- Input data:
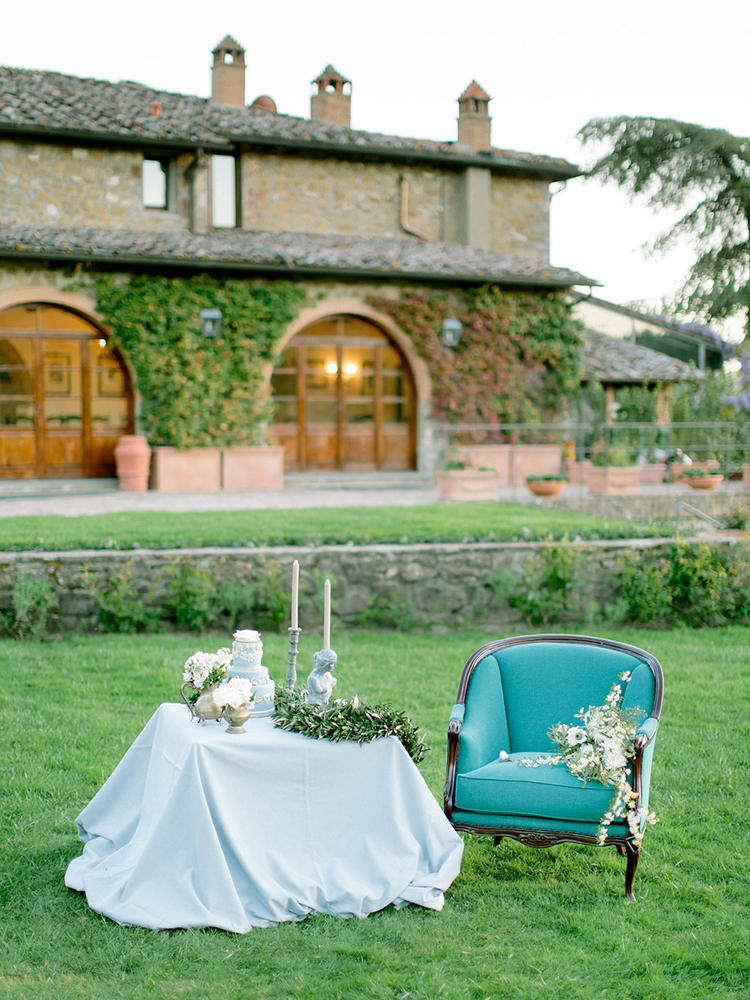 romantic dessert tables - photo by Facibeni Fotografia http://ruffledblog.com/golden-sunset-wedding-inspiration-overlooking-tuscan-hills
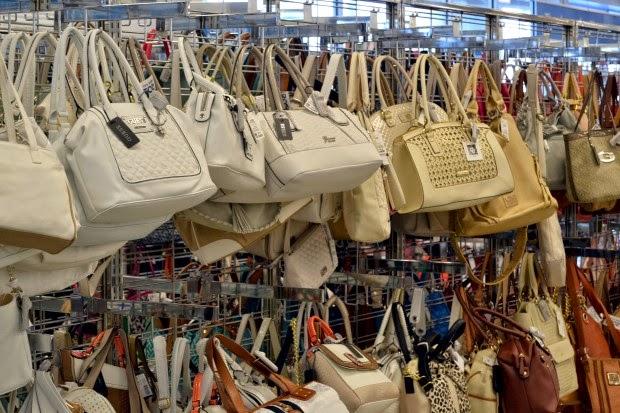 48b813181aca1 Tem bolsas da Guess, Calvin Klein, Tommy Hilfiger, Nine West, e muito mais!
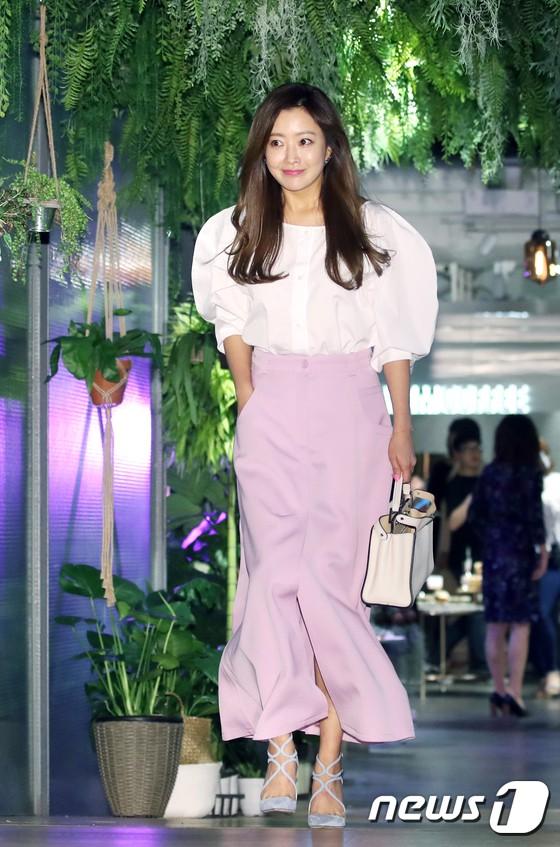 Sự kiện hội tụ gần 30 sao Hàn: Mẹ Kim Tan lép vế trước Kim Hee Sun, Jung Hae In nổi bật giữa dàn sao nhí một thời - ảnh 2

- Exercise directions: Leave out the pictures, then repeat the listing above exactly from its first line to the line with "48b813181aca1 Tem bolsas", inclusive.

- Written reply:
 romantic dessert tables - photo by Facibeni Fotografia http://ruffledblog.com/golden-sunset-wedding-inspiration-overlooking-tuscan-hills
 48b813181aca1 Tem bolsas da Guess, Calvin Klein, Tommy Hilfiger, Nine West, e muito mais!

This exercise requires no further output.